### Exercise brief
Show each line from the listing that includes the word "Powder".

(Data shown begins)

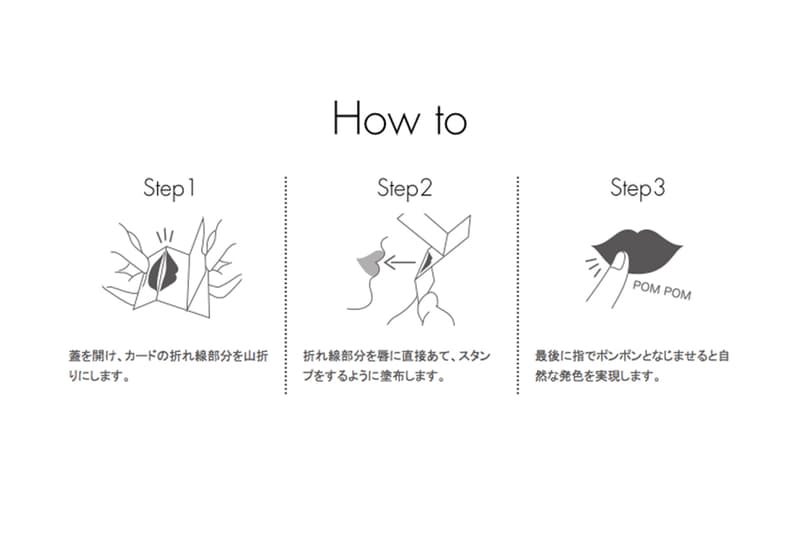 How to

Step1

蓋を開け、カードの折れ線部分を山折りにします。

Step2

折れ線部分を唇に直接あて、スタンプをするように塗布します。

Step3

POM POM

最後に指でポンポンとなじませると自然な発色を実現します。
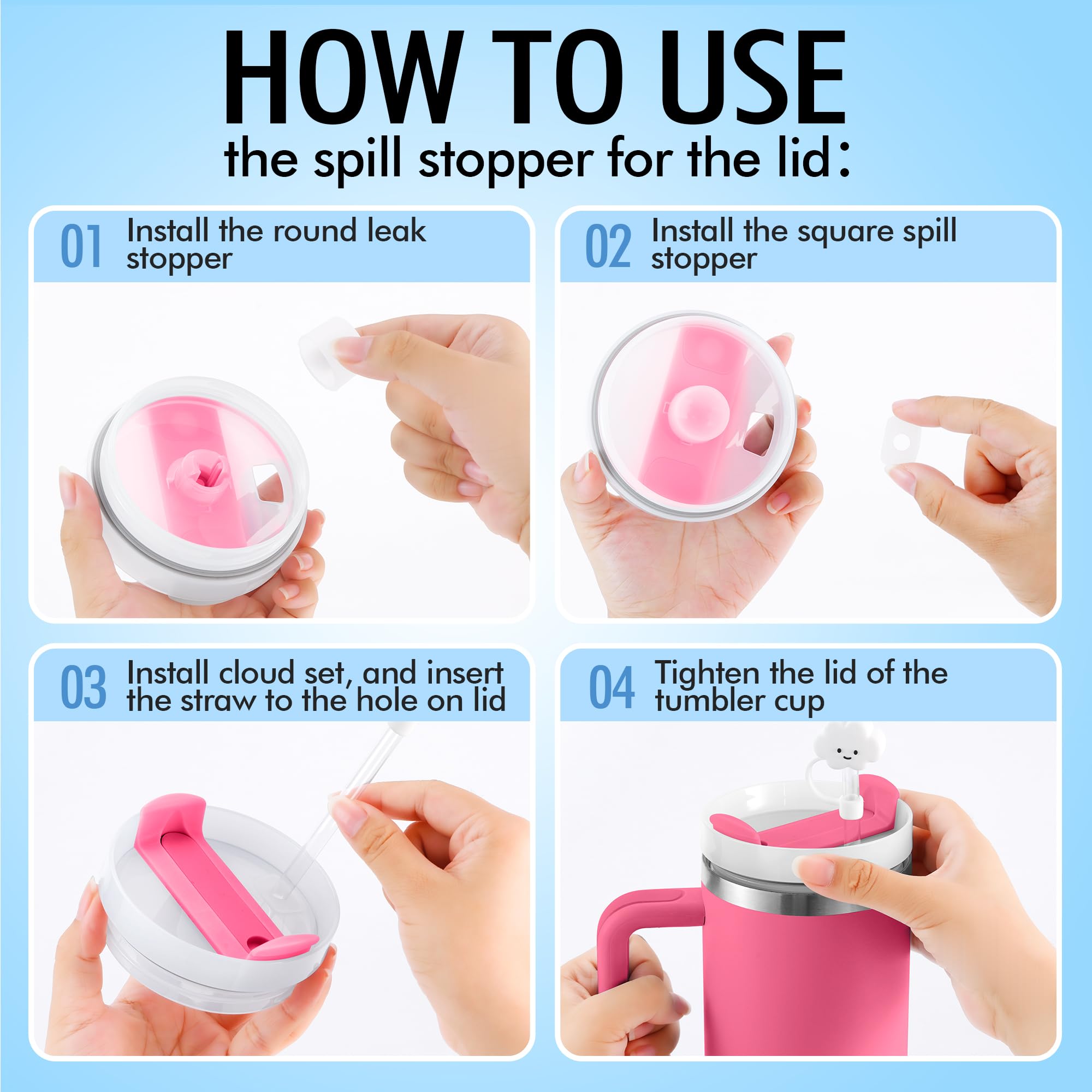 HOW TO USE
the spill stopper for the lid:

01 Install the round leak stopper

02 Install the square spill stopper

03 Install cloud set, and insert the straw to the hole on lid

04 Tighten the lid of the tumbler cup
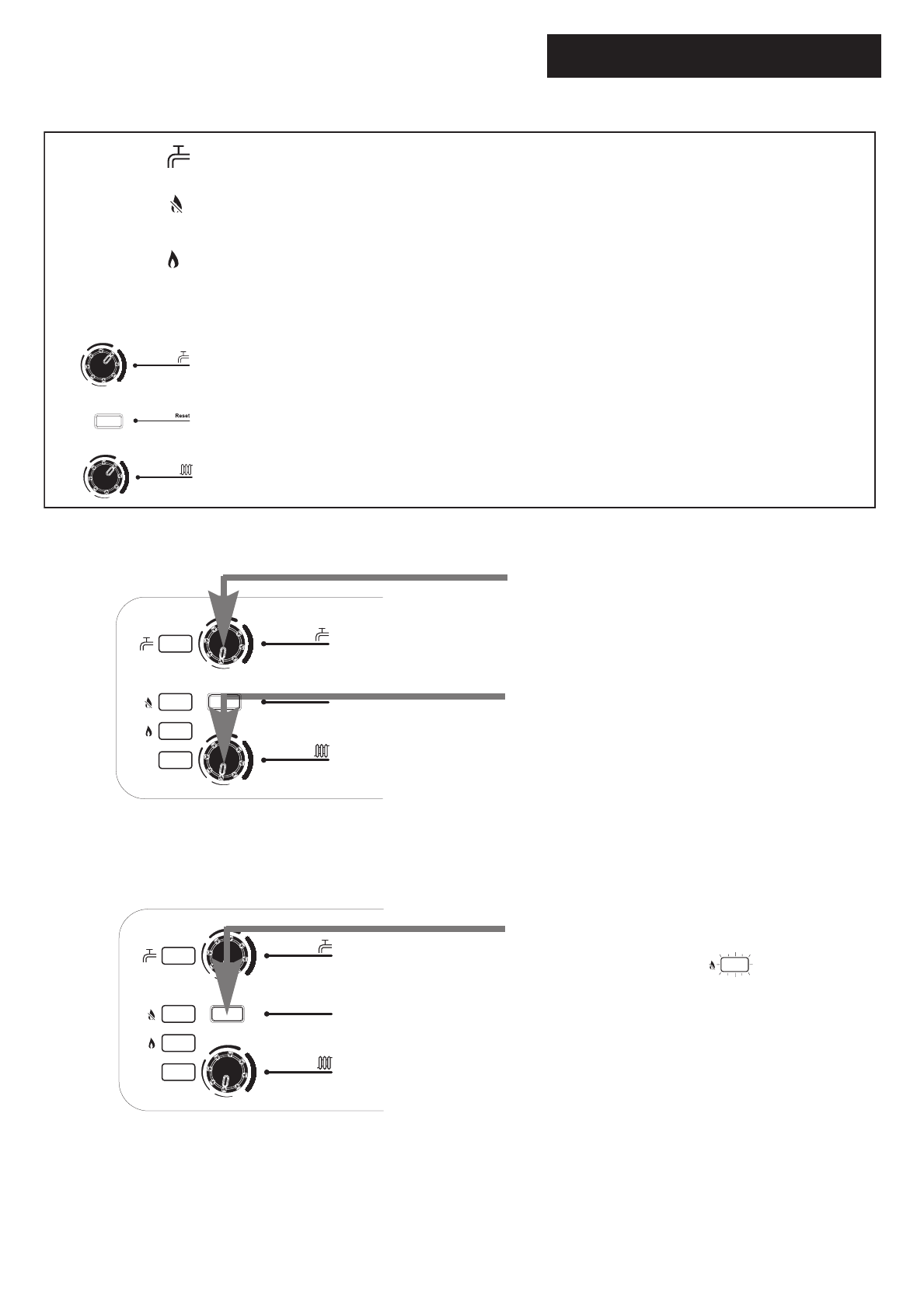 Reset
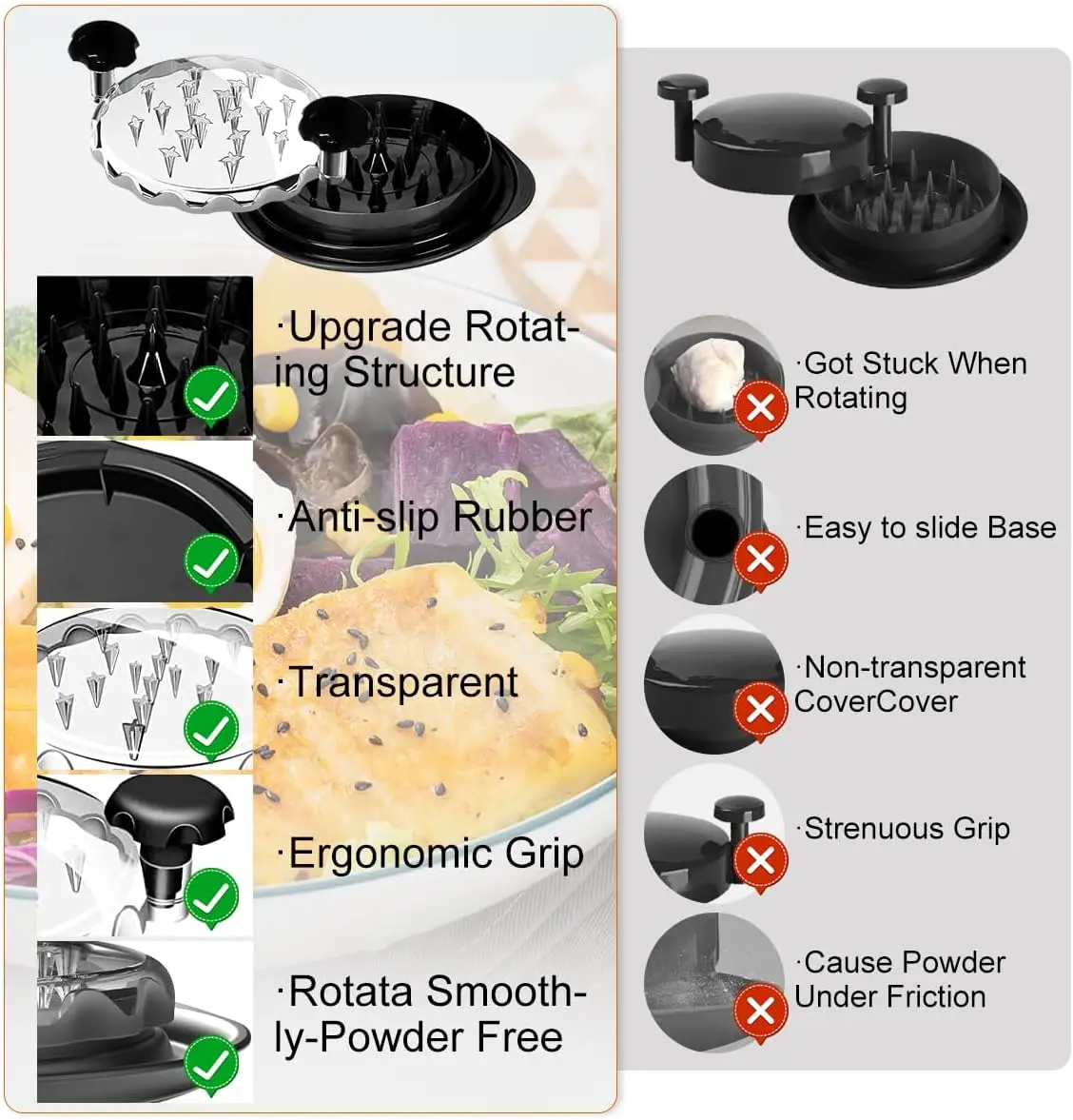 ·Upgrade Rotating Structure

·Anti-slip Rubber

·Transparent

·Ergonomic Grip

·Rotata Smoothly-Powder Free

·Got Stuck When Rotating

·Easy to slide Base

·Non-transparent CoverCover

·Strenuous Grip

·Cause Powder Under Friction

(Data shown ends)

### Result
·Rotata Smoothly-Powder Free
·Cause Powder Under Friction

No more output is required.